Morphology and Semantics

Cool Linguistics Stuff
Author

Vaishnav Sudarshan

Published

October 12, 2025

Abstract
I talk about how different language form words and meaning.

This is a series of blogs about linguistics. Check out my ones about math, physics, and AI as well!

Morphology and Semantics

“Thought-Provoking” Introduction

Previously, in orthographies, and phonetics and phonology, we’ve discussed sounds and their symbols. Now, we take a step further into meaning.

Now, I want to emphasize that GENERALLY, sound and meaning are two separate things. This should make sense if you think about it - the meaning of “meaning” is just the idea tied to that word, and the sound is how that word is pronounced. There is nothing about the voiced bilabial nasal /m/ or the closed front unrounded vowel /i/ that makes the word “meaning” tied to the idea of “the idea tied to that word”. Note to reader: I do not apologize for provding confusing examples like this.

It may appear that there are exceptions. For example, the “wh” in English commonly indicates an interrogative word, like the five that are commonly referenced - “who”, “what”, “why”, “where”, “when”. However, there’s nothing about the labiovelar approximant that is inherently tied to interrogative words. Instead, that was just an arbitrary sound that happened to evolve this way. Instead of calling the “w” and the “h” as phonemes, we would call “wh” a unit that evolved out of a morpheme.

A morpheme is loosely defined as a unit of meaning. You may wonder why we do not just use the term “words” to describe these. The answer is that “words” are quite hard to define - I mean, an app like Word or Google Docs might just measure the number of spaces and then add one, because that’s generally convenient in English, but what about something like Mandarin? Would every sentence in Mandarin be a single “word” because there aren’t any spaces? Such a question isn’t easy or even helpful. Therefore, we use morphemes instead.

* **DATA FOR ANALYSIS**
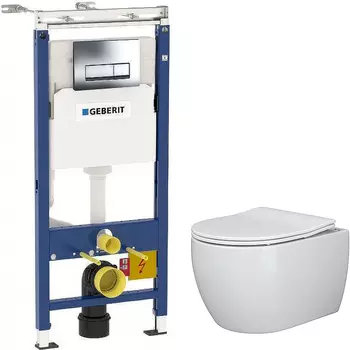 Комплект унитаза Ceramica Nova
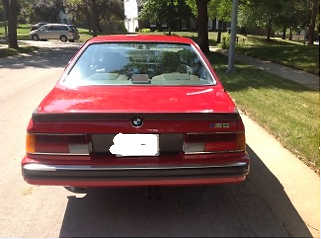 1988 BMW M6 E24 - M - photo 3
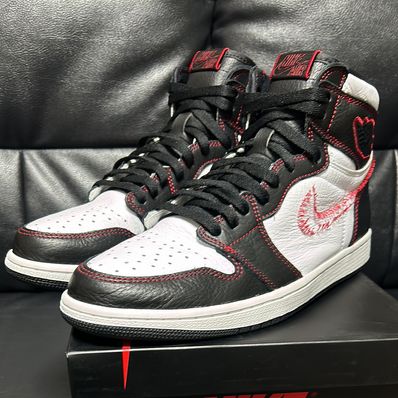 Nike Air Jordan 1 High OG Defiant "Black/Yellow/Gym Red"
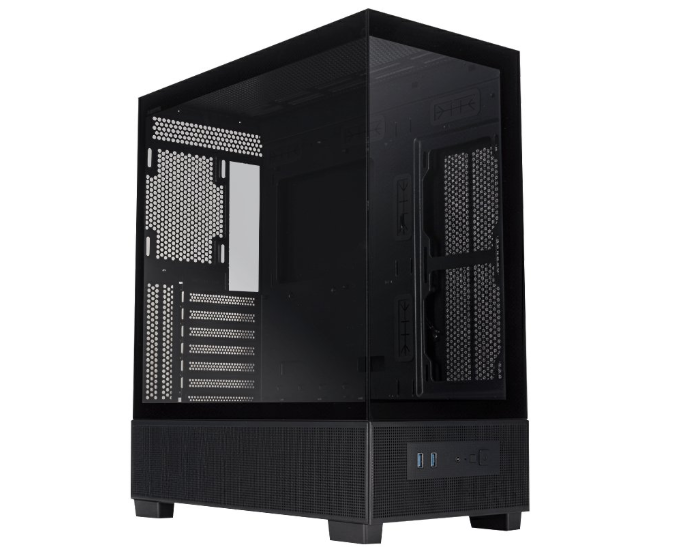 Корпус XASTRA Q500-0F ATX чёрный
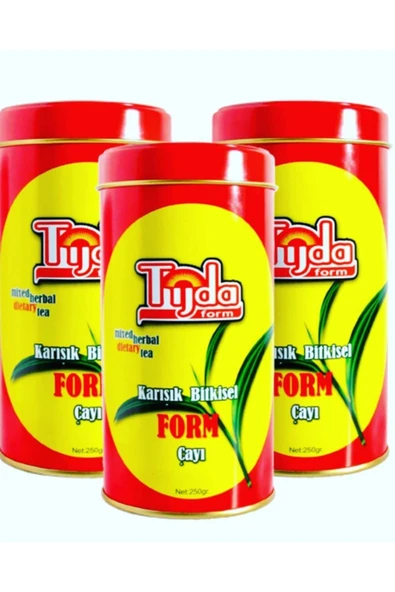 TİJDA Form Çayı ( Detoks Çayı ) 250 gr - Resim 4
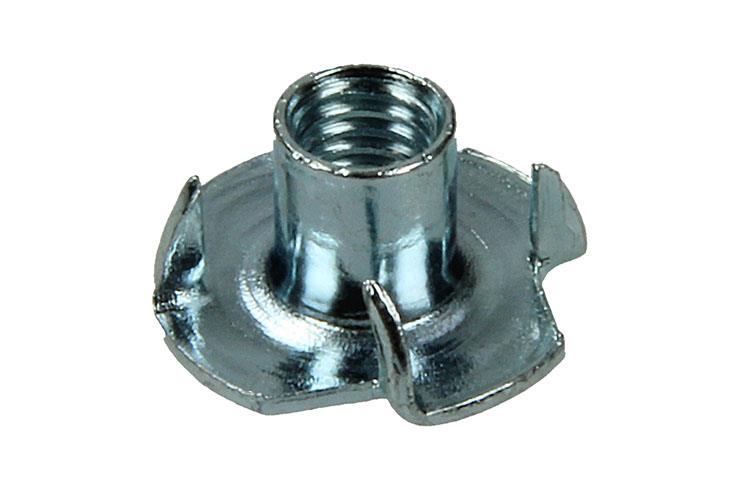 Mack 1017708 - écrou à choc en acier galvanisé 4 pcs m5 | 10 pièces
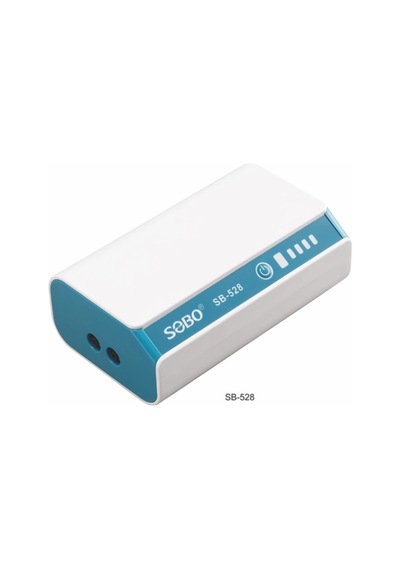 Sobo Sb-528 Şarjlı Çift Çıkışlı Hava Motoru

* **EXERCISE DESCRIPTION**
From the morphology and semantics post, reproduce word for word the passage between "This is a series" and "further into meaning.", inclusive.

* **SOLUTION TO THIS TASK**
This is a series of blogs about linguistics. Check out my ones about math, physics, and AI as well!

Morphology and Semantics

“Thought-Provoking” Introduction

Previously, in orthographies, and phonetics and phonology, we’ve discussed sounds and their symbols. Now, we take a step further into meaning.